« September, 2019 »
read: 7 September 2019
Picked it up because of a bookshelf on the cover (apparently not on the cover of another version which has a more Vermont-y farmhouse on it). I liked this simple story of an old house and the two couples that lived in it and the ins and outs of their relationships. I hadn’t read Norman before but I think I’ll try more of his books. This book definitely seems autobiographical in some ways but I don’t know enough about him to be sure of what is and what isn’t from his life. There are some real life people who inhabit this fictional tale, some of whom I know personally. It was neat to see them.
There’s some pretty edgy stuff along with some pretty great stuff in this book. More than the last one, I found myself flipping back and forth to the author bios to figure out “Why did they do this?” Sometimes there are good stories, sometimes, there is nothing. Burns has an interesting vision for all of these and I think this issue coheres maybe a little more than last years'.
read: 4 September 2019
I was a little concerned when I started this that it was going to be a LOT about the flood that happens and not enough about the general central mystery. I was wrong. This is a nice complex story, just like all the others. Some drama about what is going on in the Surete, a mystery involving people in or near the local town, and some stuff about the town itself, especially Clara and what she is up to with her painting. It’s a little odd because they never once mention her dead husband Peter which I thought might be part of this. No one major dies but there are some big changes, as always, and we’ll see how that goes.

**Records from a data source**
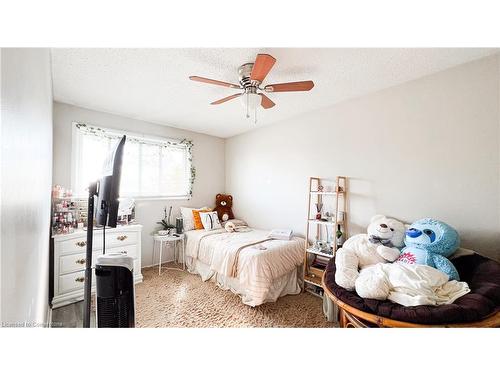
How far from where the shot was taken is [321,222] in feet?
8.08

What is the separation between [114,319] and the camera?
0.91 metres

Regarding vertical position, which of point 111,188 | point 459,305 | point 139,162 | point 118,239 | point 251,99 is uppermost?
point 251,99

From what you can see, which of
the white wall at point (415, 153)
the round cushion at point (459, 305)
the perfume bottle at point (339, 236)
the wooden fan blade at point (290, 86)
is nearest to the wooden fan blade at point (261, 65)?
the wooden fan blade at point (290, 86)

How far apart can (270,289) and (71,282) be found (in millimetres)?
→ 2229

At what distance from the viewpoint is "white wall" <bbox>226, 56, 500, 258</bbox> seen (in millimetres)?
1666

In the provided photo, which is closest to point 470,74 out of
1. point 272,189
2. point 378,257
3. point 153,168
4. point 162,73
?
point 378,257

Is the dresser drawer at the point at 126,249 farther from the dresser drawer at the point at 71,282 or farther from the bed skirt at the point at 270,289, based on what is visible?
the bed skirt at the point at 270,289

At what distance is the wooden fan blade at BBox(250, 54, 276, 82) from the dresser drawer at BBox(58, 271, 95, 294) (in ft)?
8.48

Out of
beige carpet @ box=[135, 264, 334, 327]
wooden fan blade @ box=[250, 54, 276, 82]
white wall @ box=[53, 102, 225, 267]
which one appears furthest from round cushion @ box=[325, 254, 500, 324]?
white wall @ box=[53, 102, 225, 267]

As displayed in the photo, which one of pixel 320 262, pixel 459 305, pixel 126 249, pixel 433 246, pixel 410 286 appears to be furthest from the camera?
pixel 126 249

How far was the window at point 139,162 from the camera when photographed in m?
2.73

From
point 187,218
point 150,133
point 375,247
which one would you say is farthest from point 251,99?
point 187,218

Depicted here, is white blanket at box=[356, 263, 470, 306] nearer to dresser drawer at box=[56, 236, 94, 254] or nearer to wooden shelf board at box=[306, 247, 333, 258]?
wooden shelf board at box=[306, 247, 333, 258]

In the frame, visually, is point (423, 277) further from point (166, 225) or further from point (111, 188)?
point (166, 225)
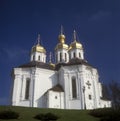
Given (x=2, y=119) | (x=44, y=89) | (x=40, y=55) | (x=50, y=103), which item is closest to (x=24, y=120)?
(x=2, y=119)

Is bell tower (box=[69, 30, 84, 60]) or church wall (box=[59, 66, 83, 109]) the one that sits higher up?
bell tower (box=[69, 30, 84, 60])

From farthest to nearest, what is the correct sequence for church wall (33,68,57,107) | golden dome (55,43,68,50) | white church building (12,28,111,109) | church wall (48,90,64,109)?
1. golden dome (55,43,68,50)
2. church wall (33,68,57,107)
3. white church building (12,28,111,109)
4. church wall (48,90,64,109)

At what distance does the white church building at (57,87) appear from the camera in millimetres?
42375

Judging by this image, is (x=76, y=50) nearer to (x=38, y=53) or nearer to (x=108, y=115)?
(x=38, y=53)

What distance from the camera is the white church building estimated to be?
4238 cm

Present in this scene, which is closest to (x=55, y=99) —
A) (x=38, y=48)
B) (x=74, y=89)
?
(x=74, y=89)

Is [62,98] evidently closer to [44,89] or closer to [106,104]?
[44,89]

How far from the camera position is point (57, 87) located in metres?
45.2

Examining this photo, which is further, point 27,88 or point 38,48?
point 38,48

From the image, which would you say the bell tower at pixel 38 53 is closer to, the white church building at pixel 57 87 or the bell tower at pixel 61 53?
the bell tower at pixel 61 53

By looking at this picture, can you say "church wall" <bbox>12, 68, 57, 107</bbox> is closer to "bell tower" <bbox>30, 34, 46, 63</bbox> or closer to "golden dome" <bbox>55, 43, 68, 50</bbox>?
"bell tower" <bbox>30, 34, 46, 63</bbox>

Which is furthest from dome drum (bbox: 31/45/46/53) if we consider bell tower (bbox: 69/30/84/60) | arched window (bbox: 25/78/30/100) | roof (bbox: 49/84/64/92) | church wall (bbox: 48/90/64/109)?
church wall (bbox: 48/90/64/109)

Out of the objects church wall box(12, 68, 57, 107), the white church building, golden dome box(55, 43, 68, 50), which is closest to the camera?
the white church building

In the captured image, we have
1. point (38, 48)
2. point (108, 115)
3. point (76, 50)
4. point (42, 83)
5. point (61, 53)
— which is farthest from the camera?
point (61, 53)
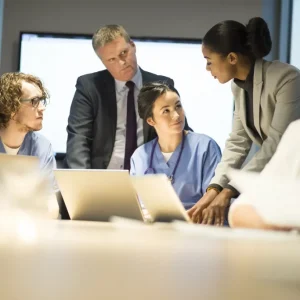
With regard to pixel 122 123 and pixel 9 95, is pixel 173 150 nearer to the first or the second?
pixel 122 123

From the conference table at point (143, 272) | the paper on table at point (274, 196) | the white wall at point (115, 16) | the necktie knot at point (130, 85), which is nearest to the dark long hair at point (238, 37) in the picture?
the necktie knot at point (130, 85)

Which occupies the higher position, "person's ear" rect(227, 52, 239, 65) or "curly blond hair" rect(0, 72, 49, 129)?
"person's ear" rect(227, 52, 239, 65)

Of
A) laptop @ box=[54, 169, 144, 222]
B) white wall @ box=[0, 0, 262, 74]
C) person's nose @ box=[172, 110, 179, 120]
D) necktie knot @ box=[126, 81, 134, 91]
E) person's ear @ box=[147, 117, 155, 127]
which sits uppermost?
white wall @ box=[0, 0, 262, 74]

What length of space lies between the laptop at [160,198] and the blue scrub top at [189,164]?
79cm

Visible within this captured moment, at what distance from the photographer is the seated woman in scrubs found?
2.47 metres

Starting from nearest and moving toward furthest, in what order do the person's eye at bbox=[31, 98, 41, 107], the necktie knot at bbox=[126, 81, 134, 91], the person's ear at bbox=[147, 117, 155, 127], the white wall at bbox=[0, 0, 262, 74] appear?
the person's eye at bbox=[31, 98, 41, 107], the person's ear at bbox=[147, 117, 155, 127], the necktie knot at bbox=[126, 81, 134, 91], the white wall at bbox=[0, 0, 262, 74]

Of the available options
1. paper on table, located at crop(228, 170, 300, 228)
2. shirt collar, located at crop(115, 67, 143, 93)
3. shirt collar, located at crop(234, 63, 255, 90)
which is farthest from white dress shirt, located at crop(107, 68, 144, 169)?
paper on table, located at crop(228, 170, 300, 228)

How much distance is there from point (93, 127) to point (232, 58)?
0.99 m

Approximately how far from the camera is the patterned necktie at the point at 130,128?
2936mm

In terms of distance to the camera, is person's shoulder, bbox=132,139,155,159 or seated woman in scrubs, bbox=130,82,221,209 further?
person's shoulder, bbox=132,139,155,159

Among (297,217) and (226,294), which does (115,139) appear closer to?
(297,217)

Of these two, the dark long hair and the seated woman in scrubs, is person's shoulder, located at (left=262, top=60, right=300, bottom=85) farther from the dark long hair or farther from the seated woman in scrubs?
the seated woman in scrubs

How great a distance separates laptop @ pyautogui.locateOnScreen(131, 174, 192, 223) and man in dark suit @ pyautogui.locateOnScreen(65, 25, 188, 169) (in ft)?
4.20

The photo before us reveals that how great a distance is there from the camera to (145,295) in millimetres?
326
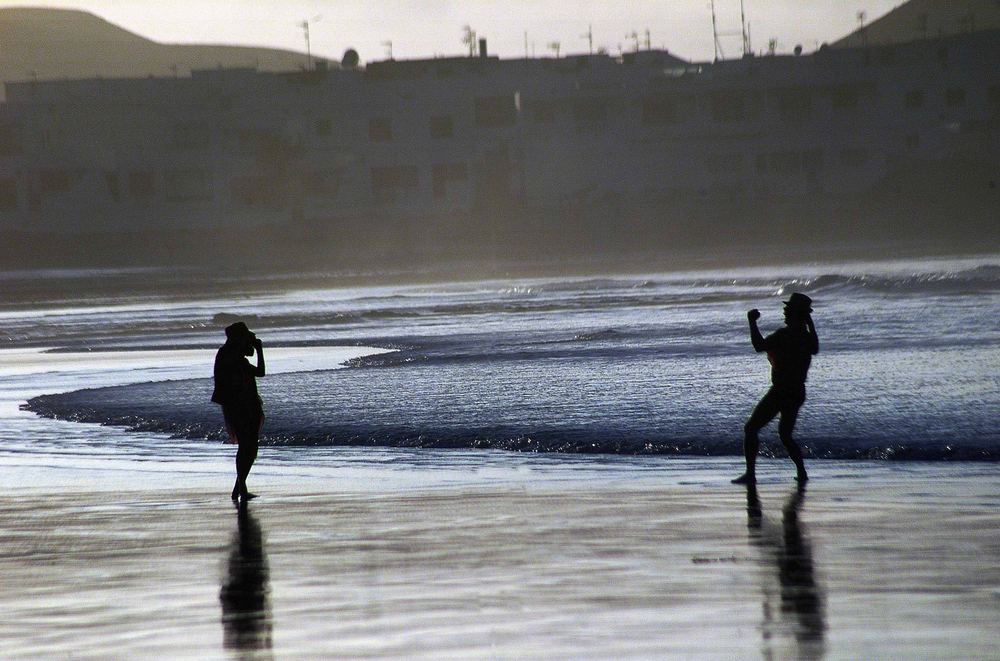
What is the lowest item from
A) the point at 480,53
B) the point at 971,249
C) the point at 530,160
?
the point at 971,249

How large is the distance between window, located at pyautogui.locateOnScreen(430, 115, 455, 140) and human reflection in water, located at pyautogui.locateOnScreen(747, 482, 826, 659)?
66.6 meters

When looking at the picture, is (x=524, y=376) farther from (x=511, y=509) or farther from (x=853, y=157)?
(x=853, y=157)

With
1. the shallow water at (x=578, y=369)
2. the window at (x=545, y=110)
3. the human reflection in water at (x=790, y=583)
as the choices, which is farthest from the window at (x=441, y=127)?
the human reflection in water at (x=790, y=583)

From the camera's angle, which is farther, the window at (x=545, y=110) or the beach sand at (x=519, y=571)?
the window at (x=545, y=110)

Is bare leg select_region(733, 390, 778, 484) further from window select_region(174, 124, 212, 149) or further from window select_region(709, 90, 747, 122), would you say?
window select_region(174, 124, 212, 149)

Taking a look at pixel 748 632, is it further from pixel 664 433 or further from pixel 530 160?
pixel 530 160

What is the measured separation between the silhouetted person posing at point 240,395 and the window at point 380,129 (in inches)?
2599

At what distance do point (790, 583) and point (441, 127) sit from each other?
228 ft

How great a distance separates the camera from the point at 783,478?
40.3ft

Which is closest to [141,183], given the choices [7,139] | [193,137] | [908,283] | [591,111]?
[193,137]

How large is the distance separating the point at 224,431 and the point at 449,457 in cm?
354

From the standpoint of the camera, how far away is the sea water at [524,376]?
49.3 feet

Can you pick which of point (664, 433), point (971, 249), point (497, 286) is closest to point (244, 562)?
point (664, 433)

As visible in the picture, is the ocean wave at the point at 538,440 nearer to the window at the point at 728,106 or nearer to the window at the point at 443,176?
the window at the point at 443,176
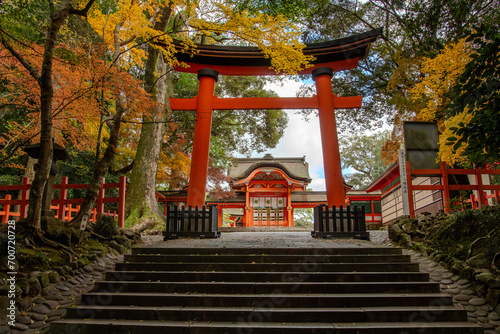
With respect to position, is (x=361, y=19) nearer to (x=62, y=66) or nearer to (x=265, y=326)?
(x=62, y=66)

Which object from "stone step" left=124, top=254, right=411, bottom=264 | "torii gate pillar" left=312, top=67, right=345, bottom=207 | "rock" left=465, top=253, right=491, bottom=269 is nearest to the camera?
"rock" left=465, top=253, right=491, bottom=269

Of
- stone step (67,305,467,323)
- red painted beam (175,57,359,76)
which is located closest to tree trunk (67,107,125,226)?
stone step (67,305,467,323)

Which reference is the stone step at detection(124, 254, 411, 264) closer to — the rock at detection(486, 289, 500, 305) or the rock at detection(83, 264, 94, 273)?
the rock at detection(83, 264, 94, 273)

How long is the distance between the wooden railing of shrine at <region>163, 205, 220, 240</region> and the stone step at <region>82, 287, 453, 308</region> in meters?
3.34

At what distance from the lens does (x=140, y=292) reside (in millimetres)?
4516

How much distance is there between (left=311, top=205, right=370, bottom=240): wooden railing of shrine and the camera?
748 cm

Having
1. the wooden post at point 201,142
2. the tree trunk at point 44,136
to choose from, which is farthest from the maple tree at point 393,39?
the tree trunk at point 44,136

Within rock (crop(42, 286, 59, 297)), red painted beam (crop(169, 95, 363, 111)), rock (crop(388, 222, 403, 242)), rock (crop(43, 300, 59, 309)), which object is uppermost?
red painted beam (crop(169, 95, 363, 111))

**What to work on**
a – According to the September 2019 reading log, what on the cover led the reviewer to pick up the book about the old house and two couples?
b – Resume the September 2019 reading log, beginning right after its final sentence.

**Numbered responses**
a – A bookshelf.

b –
read: 1 September 2019
A great book about birds to read when you’re outside on the porch looking at birds. I liked this book even though it didn’t cohere quite as much as his other book. It’s about migration but also about the love of bird watching and what bird advocacy looks like (there’s a subthread of activism against wind farms that are threatening a spring migration path). Kaufman just seems like a guy who loves birds and loves life and while there was a little too much bird description in this book for me (minor gripe but I skimmed some sections) his love of the whole bird thing is infectious.